__Work required__. Using the entries that follow, transcribe only the lines from the line with "4S-Ertragsanalyse" to the line with "PREVIOUS 13 NEXT", both included, exactly as they stand and without pictures.

Transcribed page contents
BEGIN

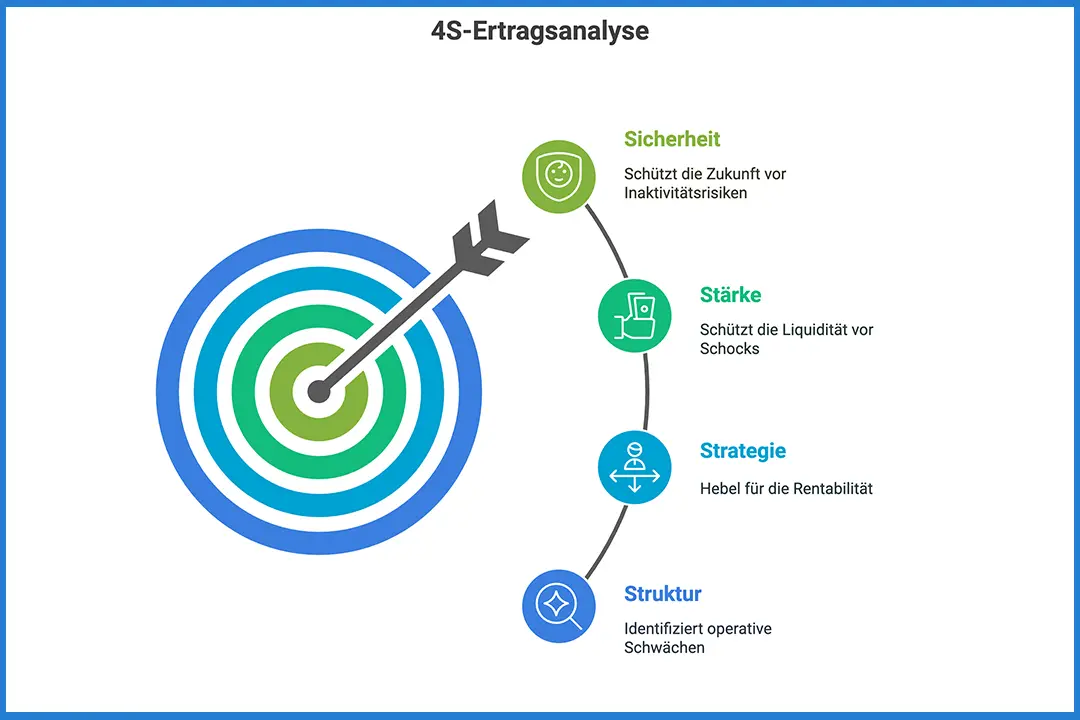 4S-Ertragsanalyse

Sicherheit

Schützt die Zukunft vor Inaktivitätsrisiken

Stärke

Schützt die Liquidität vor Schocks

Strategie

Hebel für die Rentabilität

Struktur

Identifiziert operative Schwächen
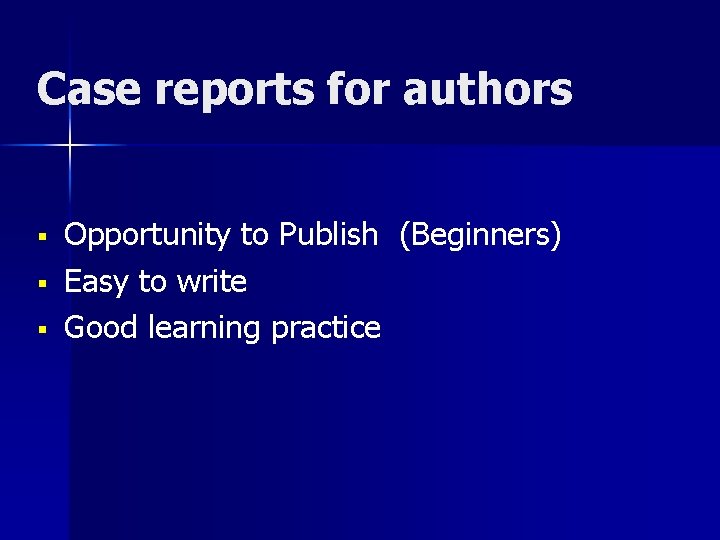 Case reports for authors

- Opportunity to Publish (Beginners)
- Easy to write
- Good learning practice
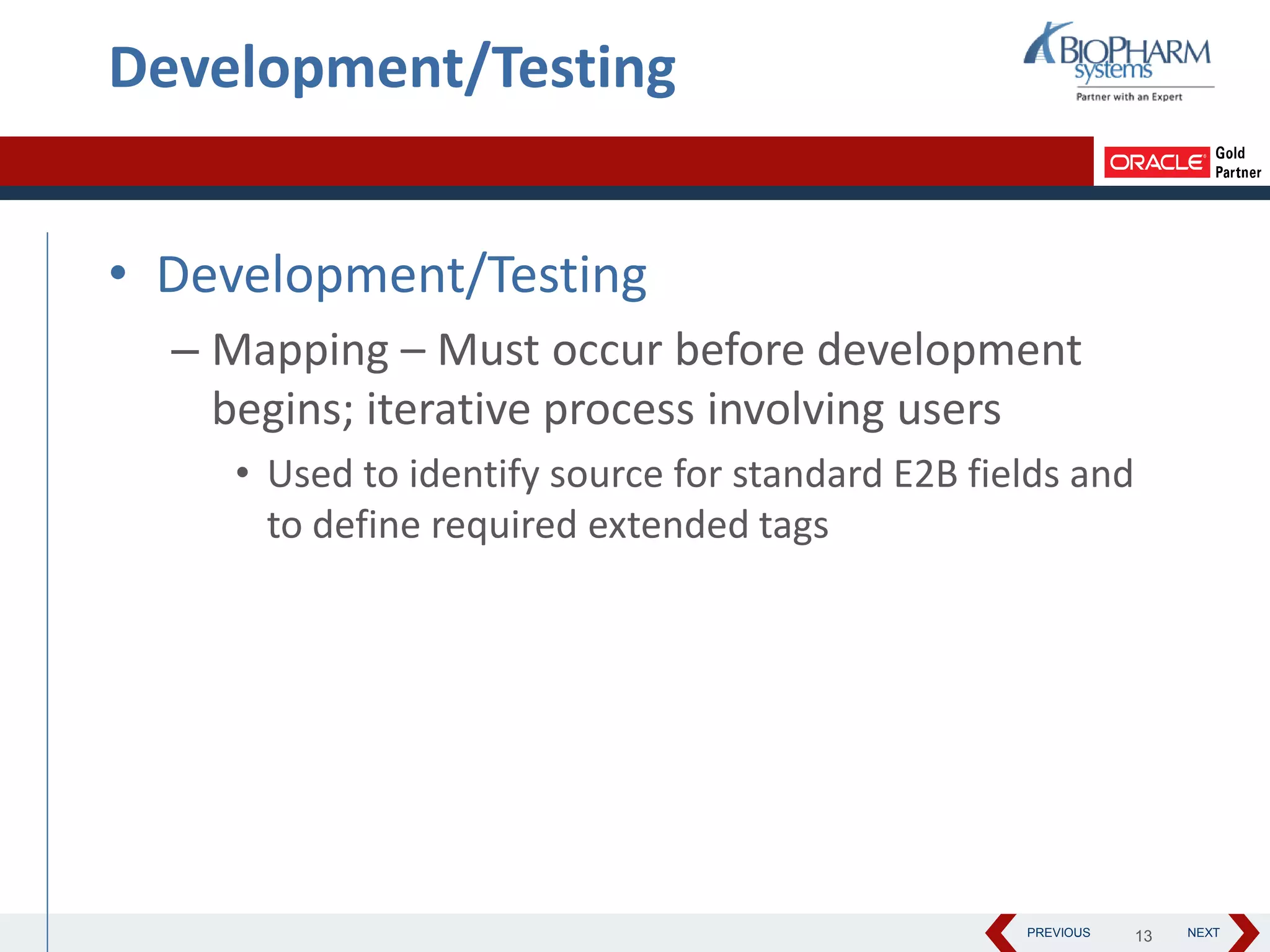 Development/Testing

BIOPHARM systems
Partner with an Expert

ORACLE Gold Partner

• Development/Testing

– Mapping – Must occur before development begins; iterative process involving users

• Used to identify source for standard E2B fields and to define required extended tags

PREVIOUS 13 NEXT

END
BEGIN

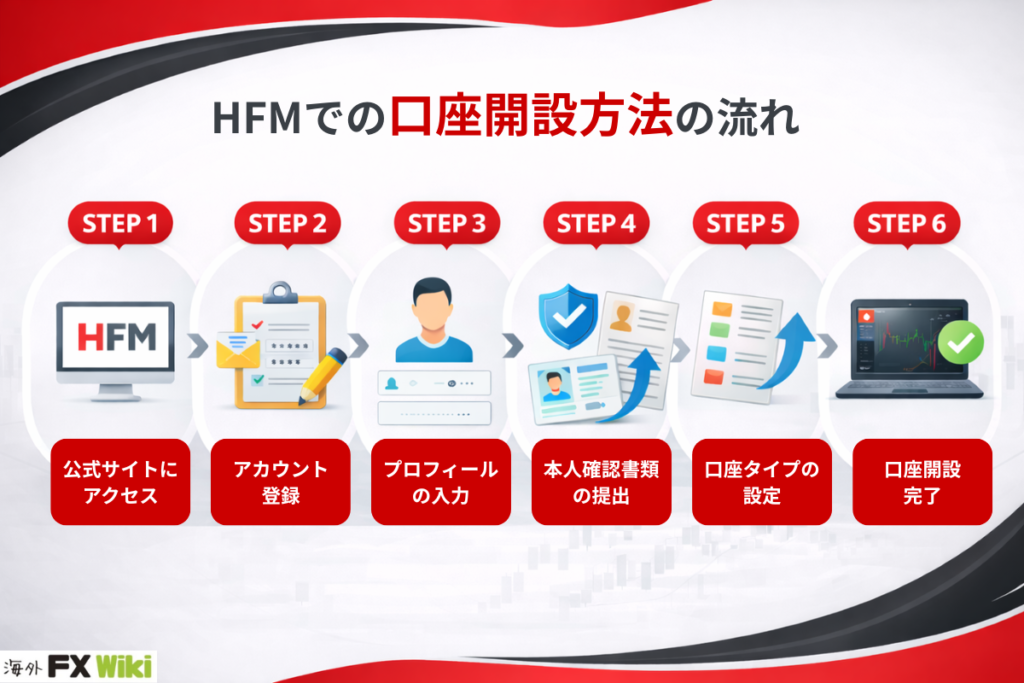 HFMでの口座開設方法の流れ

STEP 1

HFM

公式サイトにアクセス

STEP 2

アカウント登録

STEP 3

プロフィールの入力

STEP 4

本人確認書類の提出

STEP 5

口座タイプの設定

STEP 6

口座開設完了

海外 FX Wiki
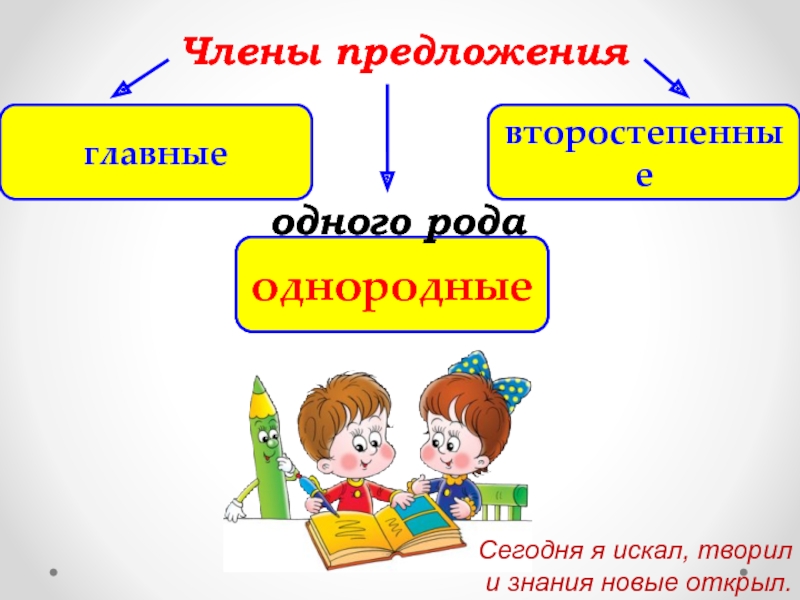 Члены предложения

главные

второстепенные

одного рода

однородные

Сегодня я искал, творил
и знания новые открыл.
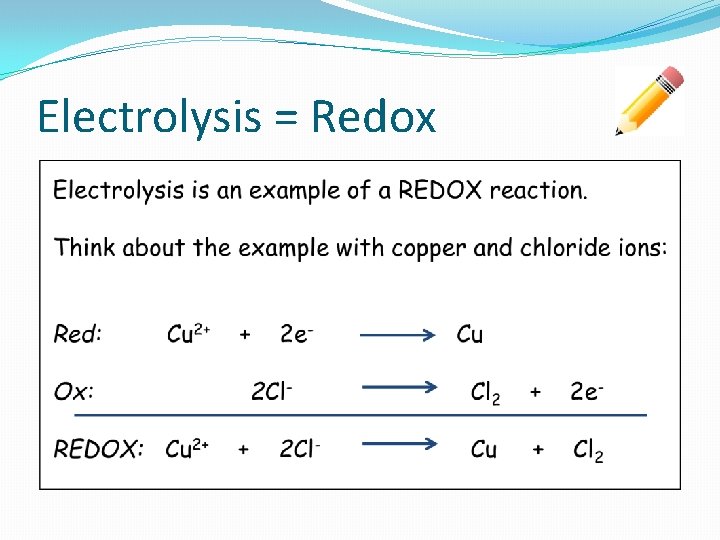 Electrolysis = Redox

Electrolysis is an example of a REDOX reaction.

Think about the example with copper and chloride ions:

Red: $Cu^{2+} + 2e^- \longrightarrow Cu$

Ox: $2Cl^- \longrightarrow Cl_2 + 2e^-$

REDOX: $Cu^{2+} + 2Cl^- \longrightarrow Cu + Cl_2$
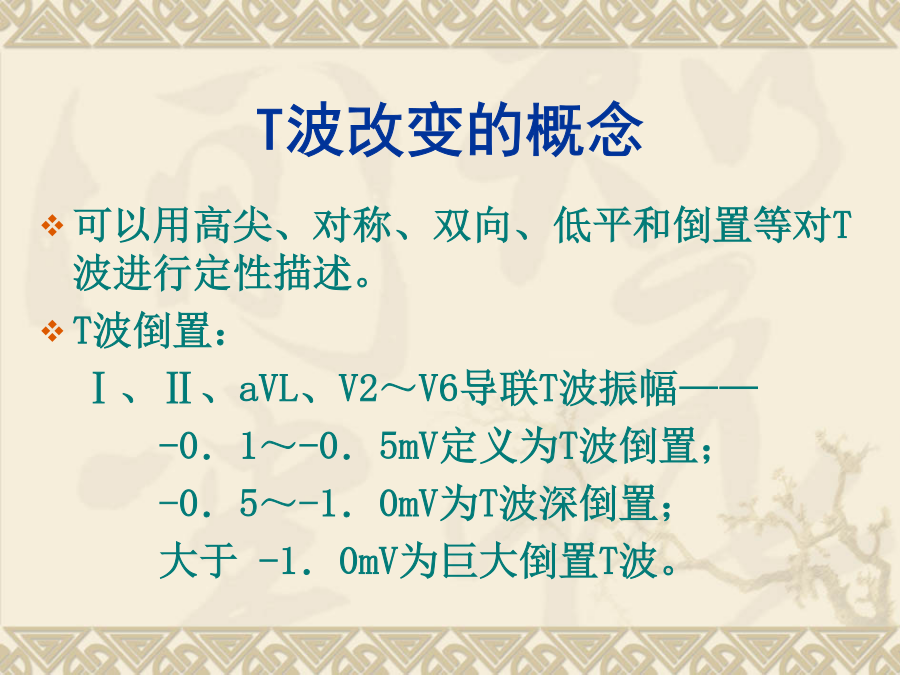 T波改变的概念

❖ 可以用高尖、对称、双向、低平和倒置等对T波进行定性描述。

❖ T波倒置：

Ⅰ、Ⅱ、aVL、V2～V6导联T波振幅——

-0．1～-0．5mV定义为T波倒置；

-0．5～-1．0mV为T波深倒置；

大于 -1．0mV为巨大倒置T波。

END
BEGIN

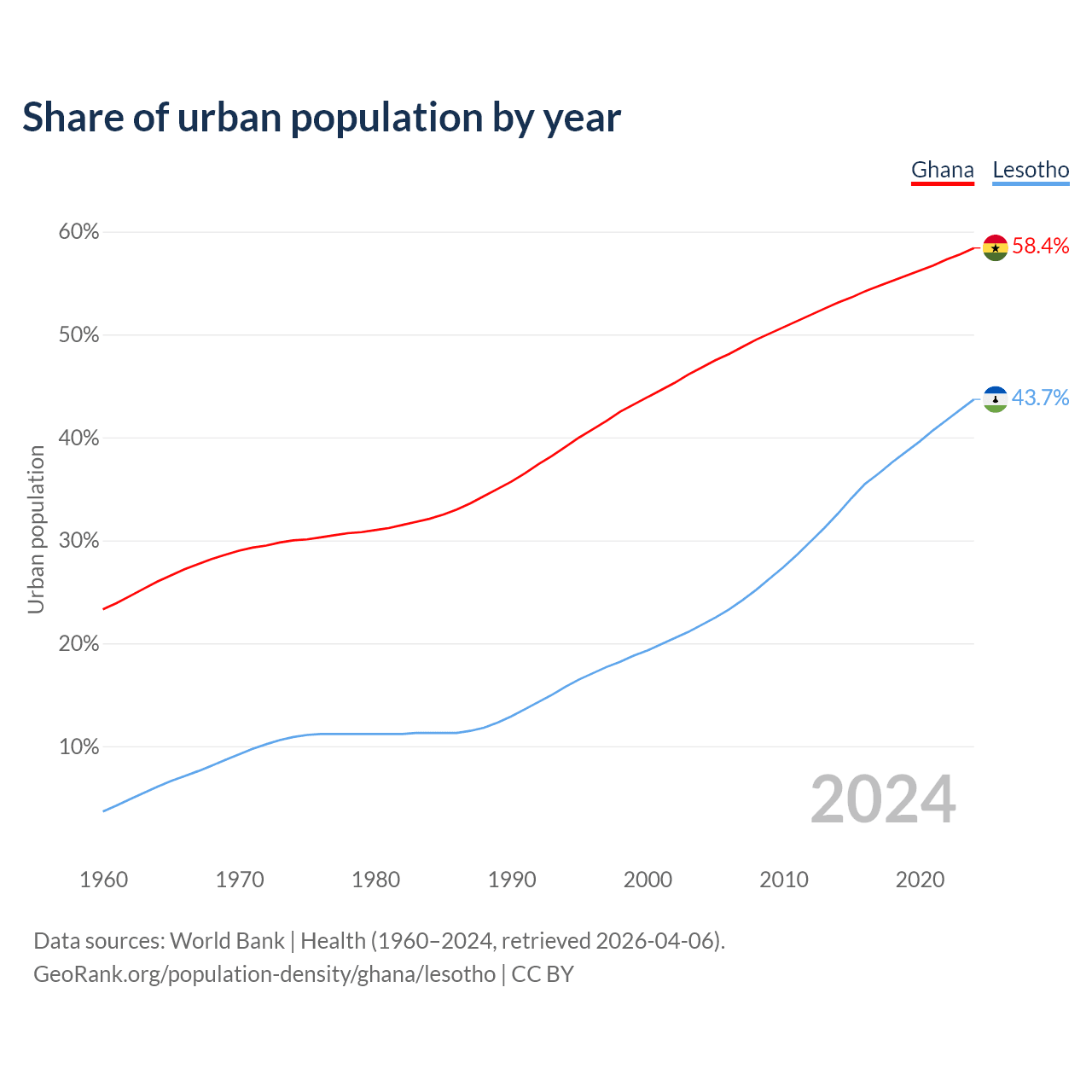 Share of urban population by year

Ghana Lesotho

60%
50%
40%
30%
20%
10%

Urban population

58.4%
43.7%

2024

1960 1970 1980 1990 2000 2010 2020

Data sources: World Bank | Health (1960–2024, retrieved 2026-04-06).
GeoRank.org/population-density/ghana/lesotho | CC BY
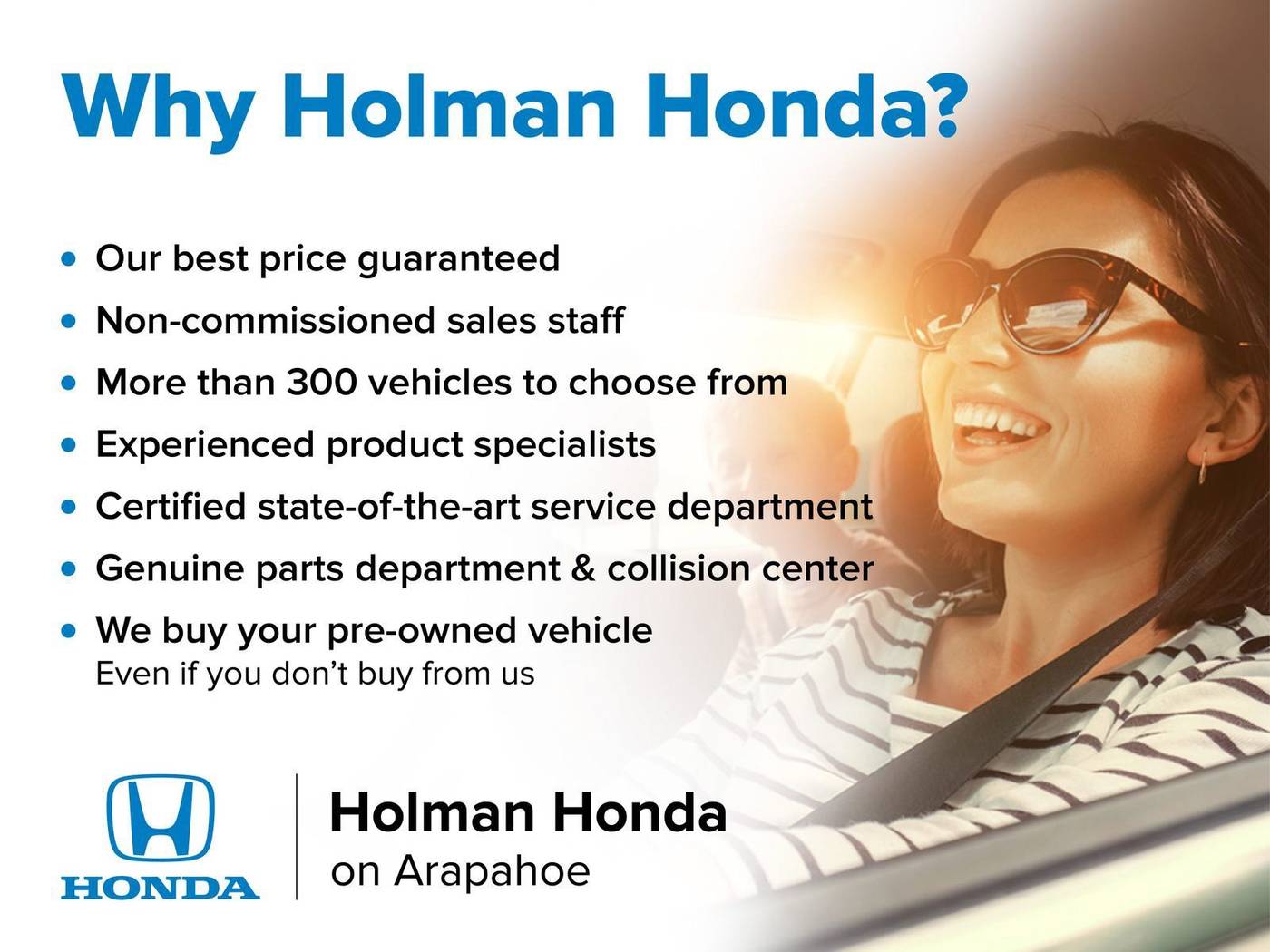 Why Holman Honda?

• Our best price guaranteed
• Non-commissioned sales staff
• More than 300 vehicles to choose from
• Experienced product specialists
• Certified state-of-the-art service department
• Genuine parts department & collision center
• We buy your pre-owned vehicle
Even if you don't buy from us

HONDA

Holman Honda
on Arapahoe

END

__Output for this task__.
 4S-Ertragsanalyse

Sicherheit

Schützt die Zukunft vor Inaktivitätsrisiken

Stärke

Schützt die Liquidität vor Schocks

Strategie

Hebel für die Rentabilität

Struktur

Identifiziert operative Schwächen
 Case reports for authors

- Opportunity to Publish (Beginners)
- Easy to write
- Good learning practice
 Development/Testing

BIOPHARM systems
Partner with an Expert

ORACLE Gold Partner

• Development/Testing

– Mapping – Must occur before development begins; iterative process involving users

• Used to identify source for standard E2B fields and to define required extended tags

PREVIOUS 13 NEXT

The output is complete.